In the process tensors of the form
$$E^{(n)} = \sum_{\alpha \neq 0} w_{\alpha} c_{\alpha i_1} c_{\alpha i_2} \cdots c_{\alpha i_n}$$
have to be evaluated. If your lattice has not a sufficient amount of velocities some of these moments will not evaluate correctly, certain terms in the resulting differential equation will not be present. This is be the case for the D2Q5 lattice. In other applications where only the sum of the populations has to be conserved such as scalar transport this is not problematic, and one might use discretisations with less velocities. For the full compressible Navier-Stokes equations on the other hand even the energy has to be conserved and an even higher amount of velocities is required: Single-speed lattices lack the isotropy in order to preserve the fully compressible conservation equations.

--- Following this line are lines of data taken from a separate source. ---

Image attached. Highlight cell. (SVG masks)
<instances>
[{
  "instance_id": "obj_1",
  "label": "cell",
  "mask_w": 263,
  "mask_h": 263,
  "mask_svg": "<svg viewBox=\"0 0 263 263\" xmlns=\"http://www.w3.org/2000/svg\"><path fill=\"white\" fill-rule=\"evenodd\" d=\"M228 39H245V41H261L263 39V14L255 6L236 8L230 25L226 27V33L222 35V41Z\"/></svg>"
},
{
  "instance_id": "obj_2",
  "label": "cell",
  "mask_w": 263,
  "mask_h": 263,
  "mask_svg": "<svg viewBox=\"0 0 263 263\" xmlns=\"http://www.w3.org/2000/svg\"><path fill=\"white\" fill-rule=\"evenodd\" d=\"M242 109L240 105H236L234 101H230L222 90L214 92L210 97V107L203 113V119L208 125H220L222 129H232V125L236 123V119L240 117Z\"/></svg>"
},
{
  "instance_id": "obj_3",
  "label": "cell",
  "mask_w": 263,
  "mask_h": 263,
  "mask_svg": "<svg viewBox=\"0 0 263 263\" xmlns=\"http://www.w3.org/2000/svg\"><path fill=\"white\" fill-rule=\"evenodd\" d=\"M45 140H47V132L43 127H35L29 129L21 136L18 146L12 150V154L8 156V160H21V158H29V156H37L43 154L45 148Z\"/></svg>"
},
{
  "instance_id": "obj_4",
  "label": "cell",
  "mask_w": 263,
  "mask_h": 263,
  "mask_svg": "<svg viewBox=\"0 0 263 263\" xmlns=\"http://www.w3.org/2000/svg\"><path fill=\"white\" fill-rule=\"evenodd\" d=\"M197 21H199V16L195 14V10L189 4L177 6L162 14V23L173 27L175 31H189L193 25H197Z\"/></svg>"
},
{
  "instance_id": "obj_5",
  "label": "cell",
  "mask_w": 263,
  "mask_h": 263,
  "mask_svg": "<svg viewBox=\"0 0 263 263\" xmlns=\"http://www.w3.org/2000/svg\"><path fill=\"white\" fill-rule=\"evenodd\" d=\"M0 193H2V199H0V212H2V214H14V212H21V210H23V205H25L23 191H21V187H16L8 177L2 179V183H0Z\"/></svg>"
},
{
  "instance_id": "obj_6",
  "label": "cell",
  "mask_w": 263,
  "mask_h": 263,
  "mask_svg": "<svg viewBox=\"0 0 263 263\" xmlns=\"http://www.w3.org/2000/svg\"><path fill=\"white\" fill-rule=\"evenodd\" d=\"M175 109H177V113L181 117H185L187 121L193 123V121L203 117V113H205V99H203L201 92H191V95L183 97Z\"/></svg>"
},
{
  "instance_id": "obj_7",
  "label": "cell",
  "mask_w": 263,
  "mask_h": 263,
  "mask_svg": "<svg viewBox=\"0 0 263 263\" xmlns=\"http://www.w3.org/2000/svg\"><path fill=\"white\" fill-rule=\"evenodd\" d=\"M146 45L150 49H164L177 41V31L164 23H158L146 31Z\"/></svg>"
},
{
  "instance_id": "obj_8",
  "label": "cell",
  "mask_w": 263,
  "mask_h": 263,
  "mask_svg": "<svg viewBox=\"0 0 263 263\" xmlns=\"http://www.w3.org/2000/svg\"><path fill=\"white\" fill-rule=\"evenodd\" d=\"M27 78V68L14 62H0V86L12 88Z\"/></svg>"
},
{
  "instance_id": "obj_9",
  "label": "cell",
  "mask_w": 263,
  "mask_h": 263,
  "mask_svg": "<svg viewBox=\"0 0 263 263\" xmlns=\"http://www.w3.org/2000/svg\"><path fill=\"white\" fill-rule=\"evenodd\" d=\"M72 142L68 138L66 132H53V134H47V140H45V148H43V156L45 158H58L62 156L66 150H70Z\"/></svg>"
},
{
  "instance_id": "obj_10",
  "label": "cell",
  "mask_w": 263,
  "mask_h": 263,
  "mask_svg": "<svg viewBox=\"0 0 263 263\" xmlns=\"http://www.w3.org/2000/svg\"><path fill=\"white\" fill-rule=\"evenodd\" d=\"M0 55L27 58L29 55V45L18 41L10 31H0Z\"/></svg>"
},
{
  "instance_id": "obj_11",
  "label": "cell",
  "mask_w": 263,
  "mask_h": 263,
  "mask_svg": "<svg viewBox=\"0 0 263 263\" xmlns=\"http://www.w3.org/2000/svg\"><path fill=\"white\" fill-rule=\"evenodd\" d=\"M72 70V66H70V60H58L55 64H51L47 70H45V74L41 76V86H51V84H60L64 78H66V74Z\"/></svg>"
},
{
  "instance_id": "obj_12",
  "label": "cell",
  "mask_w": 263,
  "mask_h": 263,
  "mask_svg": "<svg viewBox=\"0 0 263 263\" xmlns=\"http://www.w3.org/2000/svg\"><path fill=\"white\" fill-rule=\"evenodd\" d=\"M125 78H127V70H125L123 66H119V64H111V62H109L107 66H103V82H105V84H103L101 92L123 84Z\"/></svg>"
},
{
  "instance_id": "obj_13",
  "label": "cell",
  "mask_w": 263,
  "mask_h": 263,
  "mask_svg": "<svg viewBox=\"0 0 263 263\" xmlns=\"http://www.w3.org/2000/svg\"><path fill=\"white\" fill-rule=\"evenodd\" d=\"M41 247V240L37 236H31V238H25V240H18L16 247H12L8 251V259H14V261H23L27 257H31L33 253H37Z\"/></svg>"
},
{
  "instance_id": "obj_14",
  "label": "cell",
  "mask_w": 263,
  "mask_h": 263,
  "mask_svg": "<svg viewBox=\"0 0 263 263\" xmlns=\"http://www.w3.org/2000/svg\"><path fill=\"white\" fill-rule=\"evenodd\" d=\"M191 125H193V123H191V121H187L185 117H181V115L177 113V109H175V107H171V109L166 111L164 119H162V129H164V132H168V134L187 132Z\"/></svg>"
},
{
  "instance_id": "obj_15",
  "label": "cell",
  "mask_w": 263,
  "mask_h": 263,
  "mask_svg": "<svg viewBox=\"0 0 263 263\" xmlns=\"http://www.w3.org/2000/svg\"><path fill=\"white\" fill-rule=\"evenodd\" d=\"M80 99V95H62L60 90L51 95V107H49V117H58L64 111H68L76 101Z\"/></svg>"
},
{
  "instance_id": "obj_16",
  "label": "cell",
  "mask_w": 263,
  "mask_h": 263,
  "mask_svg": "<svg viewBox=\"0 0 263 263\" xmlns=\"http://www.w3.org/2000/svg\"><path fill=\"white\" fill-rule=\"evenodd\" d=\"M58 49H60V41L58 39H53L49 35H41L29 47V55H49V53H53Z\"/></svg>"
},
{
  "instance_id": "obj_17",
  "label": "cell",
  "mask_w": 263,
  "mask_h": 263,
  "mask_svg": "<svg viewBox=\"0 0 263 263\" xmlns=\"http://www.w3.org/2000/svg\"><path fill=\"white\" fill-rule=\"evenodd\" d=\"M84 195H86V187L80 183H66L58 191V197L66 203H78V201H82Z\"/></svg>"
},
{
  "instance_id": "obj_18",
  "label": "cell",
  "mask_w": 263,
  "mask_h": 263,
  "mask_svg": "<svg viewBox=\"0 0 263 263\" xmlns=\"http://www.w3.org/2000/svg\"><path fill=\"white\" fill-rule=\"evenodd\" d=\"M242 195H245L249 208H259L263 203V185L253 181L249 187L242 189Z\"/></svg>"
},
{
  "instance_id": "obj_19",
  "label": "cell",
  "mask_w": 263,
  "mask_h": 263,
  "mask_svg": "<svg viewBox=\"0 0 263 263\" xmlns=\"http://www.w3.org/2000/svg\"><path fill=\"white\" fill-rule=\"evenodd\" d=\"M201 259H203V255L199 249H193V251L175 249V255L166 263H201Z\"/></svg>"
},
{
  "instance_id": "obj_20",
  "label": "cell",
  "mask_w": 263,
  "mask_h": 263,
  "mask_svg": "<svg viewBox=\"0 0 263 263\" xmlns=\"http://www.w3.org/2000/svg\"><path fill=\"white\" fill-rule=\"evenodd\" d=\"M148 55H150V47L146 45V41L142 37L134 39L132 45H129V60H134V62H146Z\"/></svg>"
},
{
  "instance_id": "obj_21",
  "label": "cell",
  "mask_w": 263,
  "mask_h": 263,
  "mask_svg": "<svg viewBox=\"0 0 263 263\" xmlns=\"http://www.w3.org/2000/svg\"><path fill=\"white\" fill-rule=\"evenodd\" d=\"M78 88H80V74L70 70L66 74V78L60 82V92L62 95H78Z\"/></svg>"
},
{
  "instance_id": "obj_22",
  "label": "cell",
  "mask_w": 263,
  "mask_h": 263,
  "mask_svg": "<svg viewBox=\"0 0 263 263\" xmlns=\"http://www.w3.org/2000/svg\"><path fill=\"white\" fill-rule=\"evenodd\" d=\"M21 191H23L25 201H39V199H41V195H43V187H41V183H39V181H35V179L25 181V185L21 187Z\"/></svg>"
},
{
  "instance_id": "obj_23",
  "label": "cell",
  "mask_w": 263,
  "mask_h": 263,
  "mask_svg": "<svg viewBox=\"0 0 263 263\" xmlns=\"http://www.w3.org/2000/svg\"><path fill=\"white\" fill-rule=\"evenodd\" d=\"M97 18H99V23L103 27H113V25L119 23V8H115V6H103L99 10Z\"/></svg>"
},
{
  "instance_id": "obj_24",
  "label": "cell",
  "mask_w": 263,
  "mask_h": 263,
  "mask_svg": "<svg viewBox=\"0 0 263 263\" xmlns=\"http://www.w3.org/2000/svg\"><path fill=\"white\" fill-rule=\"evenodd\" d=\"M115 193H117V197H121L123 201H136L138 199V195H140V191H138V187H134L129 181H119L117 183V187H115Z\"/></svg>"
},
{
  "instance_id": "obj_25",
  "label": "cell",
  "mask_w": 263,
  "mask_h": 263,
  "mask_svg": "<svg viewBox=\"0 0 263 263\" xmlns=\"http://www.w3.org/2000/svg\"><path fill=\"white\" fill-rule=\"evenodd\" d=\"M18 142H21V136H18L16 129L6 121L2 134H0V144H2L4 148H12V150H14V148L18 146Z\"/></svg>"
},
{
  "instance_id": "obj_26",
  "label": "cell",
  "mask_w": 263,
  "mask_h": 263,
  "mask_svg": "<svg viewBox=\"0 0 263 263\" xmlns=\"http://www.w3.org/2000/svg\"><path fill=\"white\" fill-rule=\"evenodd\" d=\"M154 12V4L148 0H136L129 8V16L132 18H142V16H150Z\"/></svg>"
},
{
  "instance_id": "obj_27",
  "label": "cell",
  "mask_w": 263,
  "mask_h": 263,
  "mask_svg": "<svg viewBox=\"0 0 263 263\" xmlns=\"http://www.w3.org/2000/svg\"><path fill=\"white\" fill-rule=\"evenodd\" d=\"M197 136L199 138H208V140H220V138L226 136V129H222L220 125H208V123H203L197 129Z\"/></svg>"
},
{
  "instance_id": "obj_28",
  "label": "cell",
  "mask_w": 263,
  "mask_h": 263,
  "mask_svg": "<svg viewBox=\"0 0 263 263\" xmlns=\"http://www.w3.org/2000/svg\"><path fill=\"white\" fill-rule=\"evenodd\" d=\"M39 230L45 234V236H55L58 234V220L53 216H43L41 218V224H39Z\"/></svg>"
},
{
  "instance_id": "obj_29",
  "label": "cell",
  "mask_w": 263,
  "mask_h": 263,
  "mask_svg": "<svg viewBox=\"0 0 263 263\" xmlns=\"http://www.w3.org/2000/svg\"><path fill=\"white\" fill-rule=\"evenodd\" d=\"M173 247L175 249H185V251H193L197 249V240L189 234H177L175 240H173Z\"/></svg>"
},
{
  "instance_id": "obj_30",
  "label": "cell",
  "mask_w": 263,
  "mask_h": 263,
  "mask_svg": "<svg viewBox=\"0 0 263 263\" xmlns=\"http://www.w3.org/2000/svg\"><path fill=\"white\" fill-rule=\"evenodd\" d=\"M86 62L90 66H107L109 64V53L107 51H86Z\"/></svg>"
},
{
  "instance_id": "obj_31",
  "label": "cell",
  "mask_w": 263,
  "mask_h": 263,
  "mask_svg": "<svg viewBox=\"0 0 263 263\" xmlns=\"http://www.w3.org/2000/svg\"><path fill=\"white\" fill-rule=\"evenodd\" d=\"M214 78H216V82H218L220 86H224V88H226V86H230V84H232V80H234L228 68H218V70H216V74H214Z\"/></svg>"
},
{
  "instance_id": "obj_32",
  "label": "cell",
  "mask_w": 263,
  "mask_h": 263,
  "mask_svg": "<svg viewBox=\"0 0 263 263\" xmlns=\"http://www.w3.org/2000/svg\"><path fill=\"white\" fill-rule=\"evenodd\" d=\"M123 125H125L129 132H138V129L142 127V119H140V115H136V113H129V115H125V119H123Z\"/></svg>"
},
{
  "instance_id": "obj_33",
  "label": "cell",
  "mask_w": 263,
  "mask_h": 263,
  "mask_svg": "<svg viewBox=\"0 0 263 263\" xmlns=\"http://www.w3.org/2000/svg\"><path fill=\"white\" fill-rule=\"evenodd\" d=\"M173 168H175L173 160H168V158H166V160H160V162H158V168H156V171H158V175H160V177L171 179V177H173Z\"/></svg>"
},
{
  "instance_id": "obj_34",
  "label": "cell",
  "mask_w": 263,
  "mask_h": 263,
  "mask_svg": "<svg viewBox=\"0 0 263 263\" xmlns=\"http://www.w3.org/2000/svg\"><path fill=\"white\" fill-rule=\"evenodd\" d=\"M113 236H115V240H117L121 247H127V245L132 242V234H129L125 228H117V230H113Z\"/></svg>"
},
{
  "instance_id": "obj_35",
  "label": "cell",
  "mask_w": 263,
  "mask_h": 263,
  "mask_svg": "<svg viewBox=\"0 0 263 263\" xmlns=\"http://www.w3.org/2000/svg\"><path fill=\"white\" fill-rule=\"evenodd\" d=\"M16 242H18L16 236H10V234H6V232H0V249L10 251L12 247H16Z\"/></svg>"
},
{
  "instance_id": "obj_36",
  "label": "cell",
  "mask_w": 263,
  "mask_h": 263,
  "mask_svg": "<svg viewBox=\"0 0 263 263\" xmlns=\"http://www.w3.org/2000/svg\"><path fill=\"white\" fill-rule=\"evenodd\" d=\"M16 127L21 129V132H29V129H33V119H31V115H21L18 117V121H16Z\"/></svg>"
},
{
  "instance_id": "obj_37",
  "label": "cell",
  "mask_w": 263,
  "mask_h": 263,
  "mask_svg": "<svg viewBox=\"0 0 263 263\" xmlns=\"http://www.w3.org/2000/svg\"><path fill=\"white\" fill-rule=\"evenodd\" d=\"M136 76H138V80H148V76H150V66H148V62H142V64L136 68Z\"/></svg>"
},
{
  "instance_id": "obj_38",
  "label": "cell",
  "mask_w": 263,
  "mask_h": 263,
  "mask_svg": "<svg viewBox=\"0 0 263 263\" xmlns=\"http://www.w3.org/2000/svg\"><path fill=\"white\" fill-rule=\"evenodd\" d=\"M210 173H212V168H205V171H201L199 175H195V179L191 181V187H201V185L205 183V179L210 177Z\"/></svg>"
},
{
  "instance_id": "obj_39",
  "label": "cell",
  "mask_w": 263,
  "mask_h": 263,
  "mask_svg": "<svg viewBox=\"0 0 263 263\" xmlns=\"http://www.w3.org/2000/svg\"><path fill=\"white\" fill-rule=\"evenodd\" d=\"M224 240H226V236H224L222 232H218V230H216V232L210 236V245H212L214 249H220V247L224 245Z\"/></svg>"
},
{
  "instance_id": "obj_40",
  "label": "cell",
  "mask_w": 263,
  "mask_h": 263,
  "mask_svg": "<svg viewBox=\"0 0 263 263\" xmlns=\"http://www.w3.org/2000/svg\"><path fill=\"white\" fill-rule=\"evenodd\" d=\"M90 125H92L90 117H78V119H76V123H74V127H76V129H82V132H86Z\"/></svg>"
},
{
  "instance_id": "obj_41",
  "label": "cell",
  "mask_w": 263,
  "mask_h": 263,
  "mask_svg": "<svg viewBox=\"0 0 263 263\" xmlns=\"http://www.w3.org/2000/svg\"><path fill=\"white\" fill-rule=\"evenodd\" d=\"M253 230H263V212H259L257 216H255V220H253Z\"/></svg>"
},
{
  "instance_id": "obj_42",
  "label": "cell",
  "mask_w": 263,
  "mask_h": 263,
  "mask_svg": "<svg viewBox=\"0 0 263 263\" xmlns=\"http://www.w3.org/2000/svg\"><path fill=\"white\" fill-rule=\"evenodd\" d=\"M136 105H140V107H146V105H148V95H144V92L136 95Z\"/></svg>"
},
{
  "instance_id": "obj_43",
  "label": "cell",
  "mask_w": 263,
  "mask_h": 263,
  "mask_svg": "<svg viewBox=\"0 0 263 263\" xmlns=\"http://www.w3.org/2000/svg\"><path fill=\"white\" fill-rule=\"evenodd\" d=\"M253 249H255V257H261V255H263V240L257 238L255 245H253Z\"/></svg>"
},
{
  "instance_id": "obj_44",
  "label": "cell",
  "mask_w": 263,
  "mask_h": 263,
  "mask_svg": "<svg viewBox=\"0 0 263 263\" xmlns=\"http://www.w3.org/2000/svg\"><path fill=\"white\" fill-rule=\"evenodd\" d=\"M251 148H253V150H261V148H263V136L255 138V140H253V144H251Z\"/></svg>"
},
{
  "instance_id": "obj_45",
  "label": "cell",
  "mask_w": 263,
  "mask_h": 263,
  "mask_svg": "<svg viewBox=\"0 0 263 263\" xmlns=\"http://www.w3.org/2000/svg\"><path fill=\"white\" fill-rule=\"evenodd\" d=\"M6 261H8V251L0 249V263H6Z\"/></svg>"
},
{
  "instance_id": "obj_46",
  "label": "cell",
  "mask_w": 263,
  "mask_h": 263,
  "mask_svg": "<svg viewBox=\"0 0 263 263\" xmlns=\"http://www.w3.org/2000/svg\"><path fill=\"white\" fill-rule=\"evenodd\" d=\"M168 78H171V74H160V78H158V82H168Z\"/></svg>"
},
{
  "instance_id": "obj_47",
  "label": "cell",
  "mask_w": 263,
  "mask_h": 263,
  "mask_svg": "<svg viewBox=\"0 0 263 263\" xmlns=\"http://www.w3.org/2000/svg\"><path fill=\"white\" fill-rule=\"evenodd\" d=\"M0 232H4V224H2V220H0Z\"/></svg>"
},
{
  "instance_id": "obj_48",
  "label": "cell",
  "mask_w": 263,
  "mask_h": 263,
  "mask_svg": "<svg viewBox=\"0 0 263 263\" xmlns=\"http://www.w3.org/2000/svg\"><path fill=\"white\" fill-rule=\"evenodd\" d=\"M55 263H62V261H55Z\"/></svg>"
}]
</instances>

Therefore the most common single-speed models apply a low Mach-number expansion of the Maxwell-Boltzmann equilibrium, an asymptotic approximation to the incompressible conservation equations, and are thus restricted to weakly compressible flow. Generally such schemes are used to accelerate the solution of incompressible fluid flows by allowing controlled compressibility.